The body fluids of lovebugs are acidic and will dissolve automobile paint. If you wash them off within 24 hours, you’re safe. Like everything else they do, they’re slow to acidify. They are attracted to houses. They like light colored paint. Of course they do; they're totally black except for a red thorax. They leave such a lovely smear, don't you know.

These are the stupidest bugs I’ve ever experienced. I’m sure it’s all the sex. If you had sex for two days straight without a break, you’d probably crash into windows too. I was getting out of the car and six of them flew into my shopping bag. That’s 3 couples. Maybe it was a death wish. Maybe they just did it as a “Will you get off my back!” statement.

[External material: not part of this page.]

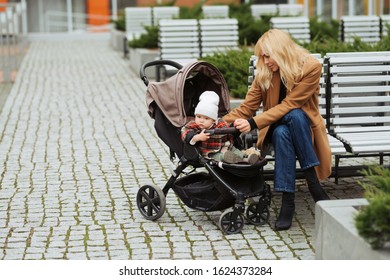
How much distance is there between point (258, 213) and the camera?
709 cm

I choose to label it basic-stupid, since I’ve seen them caroming off of the dog, bumping into trees, and perching in pools of Windex.

This morning, with John working the windshield wipers and me aiming the Windex at the smeared WD40 streaks from the outside – and drenching myself in the process- we managed to clean two small patches so that we could be on our way.

Fifteen minutes later, there were 8 sets of lovers pasted on our briefly-clean windshield, and god-know-how-many-more below it, baking their way into acidic harmony with our paint. My guess is, they were attracted to the smell of the WD40. Sex can do that to you.